I am crippled with Still’s disease, although able to feebly walk, and I perform workouts while seated in my recliner that involve selections from over a dozen static exercises.
Also, they mention the optional use of resistance bands in their advertisements and product descriptions. Informed exercise instructors have no use for resistance bands. For dynamic mode, their resistance curves are often backwards, they promote violent segmentation, and they present a danger to popping people in the face, a la former Senator Harry Reid. For static mode they set up a vibratory resonance with the muscular contraction that is distracting to focus and—again—deters mindfulness. Instead of bands, use an adjustable webbed belt.
According to Drew, many of the pictures show incorrect form on the exercises and the guidelines are overly simplistic. Apparently, the authors lack expertise on the proper execution of the exercises OR don’t want to get into the weeds of explaining them OR both. My work at Nautilus in 1986 included the production of extremely detailed subprotocols for many of the Nautilus exercises that exceed anything today other than its updated versions to include MedX equipment. Since this has been obscure material for 15 years or more, I cannot fault the authors for their profound ignorance on exercise execution form. They don’t know these things. And the exercise companies do not provide this information with their products.
The authors seem to be recommending sprint interval training. I am puzzled as to why anyone would want to add this in to a proper exercise program. This seems to be them holding on to a jock fetish. Many neophytes are unaware of the history of exercise physiology (jock physiology) and why exercise physiologists (not real medical physiologists) are grounded in the pseudoscience of Aerobics. [This was first explained to me by the late Terry Todd, PhD, and is expanded upon in my Music and Dance.]
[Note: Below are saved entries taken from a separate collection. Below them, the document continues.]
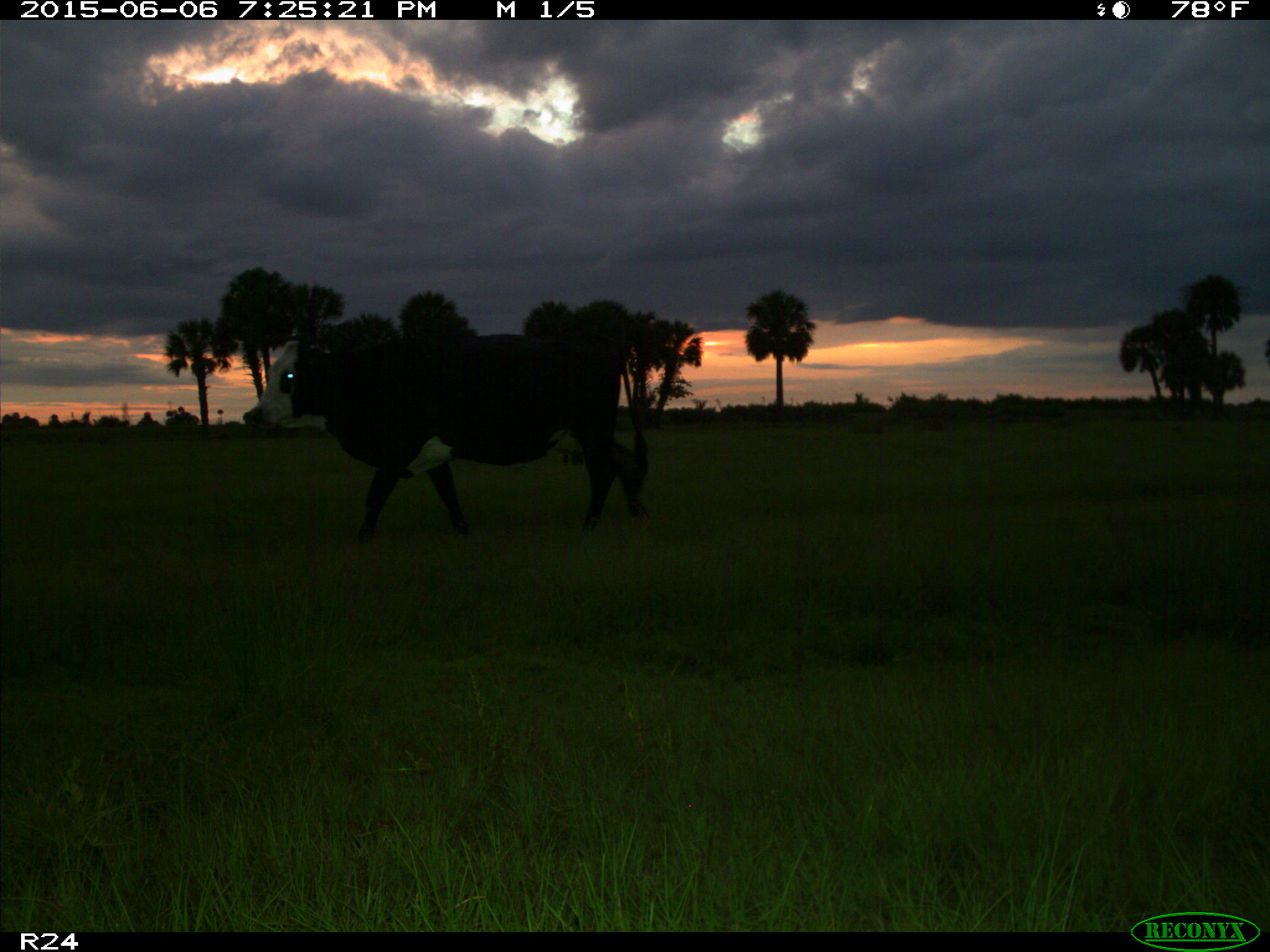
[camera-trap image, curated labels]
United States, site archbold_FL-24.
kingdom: Animalia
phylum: Chordata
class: Mammalia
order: Artiodactyla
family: Bovidae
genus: Bos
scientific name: Bos taurus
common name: domestic cow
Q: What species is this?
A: Bos taurus (domestic cow).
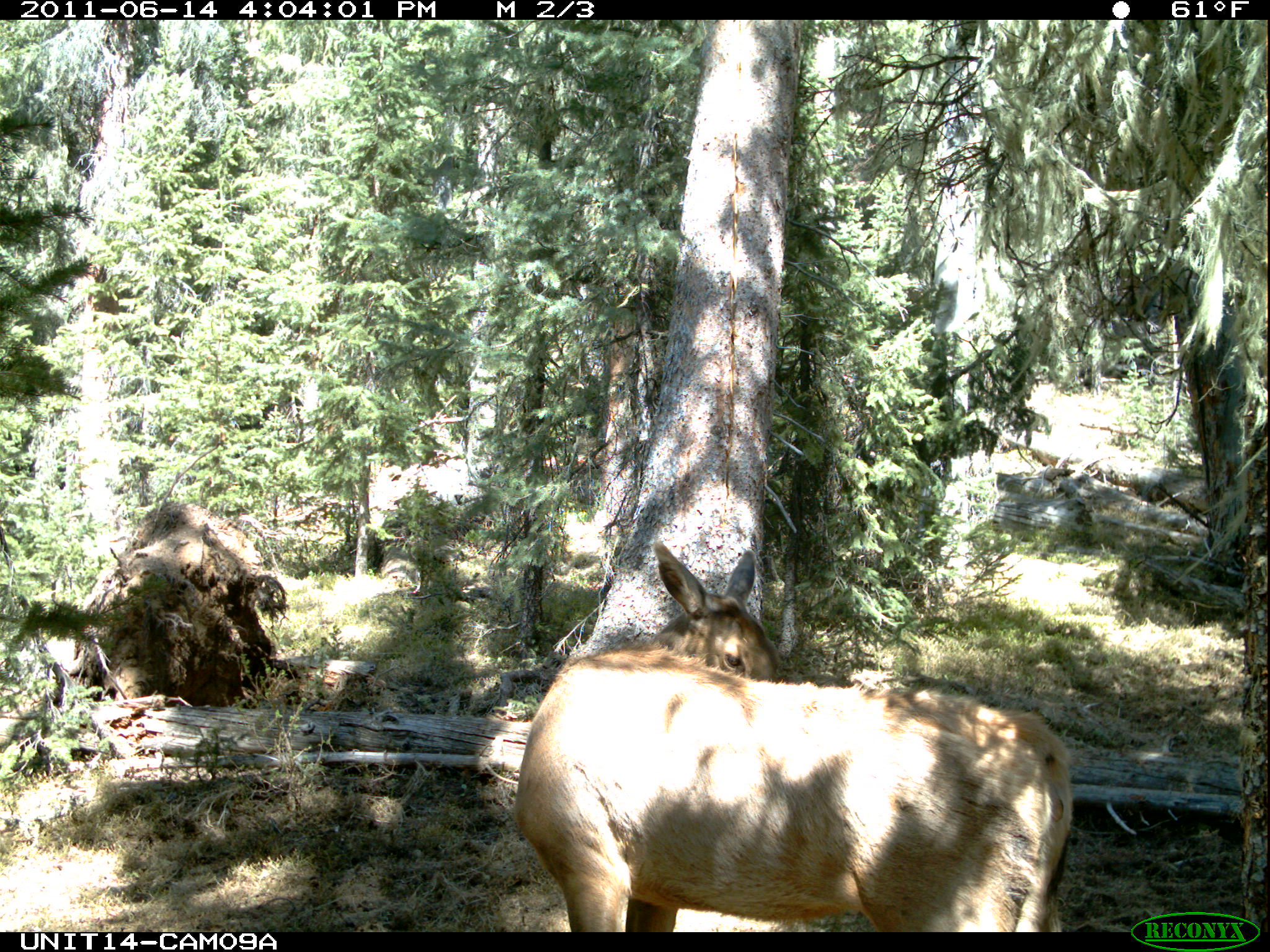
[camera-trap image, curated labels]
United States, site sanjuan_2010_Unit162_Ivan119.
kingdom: Animalia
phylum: Chordata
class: Mammalia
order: Artiodactyla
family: Cervidae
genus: Cervus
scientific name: Cervus elaphus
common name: red deer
Cervus elaphus (red deer).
Apparently, the authors do not know what they don’t know. I believe that they mean well but they are neophytes with this technology. Their biology seems well grounded. Their extension from biology over to exercise application is abysmal.
As Drew reads further into this book, perhaps he will find that the authors have given some of these concerns proper attention. He is preparing a full report that will reflect our thorough discussions.
Deep Fitness is perhaps not totally irreparable. With it, the authors have a grand opportunity to improve the health of many people, but it needs its deficiencies corrected. Toward this end, Drew and I offer to provide copies of our works to the authors so that they may be elevated to an expert level.
Ken Hutchins (ken@seriousexercise.com)
Drew Baye (drew@baye.com)
Hello Ken & Drew
I have read the book and was extremely disappointed with it.
I expected so much but I got so little, this book could have and should have been so much more.
I thought I would learn something meaningful but alas nothing in this book has taught me anything worthwhile, in fact it was a struggle to read it with their constant reference to the MSTF protocol that the authors “invented”???
As you have already noted their choice of exercises are poor and limited, the term “mindless” is what springs to mind not “mindfulness” but that’s just my opinion for what it’s worth, I’m sure some people will like the book.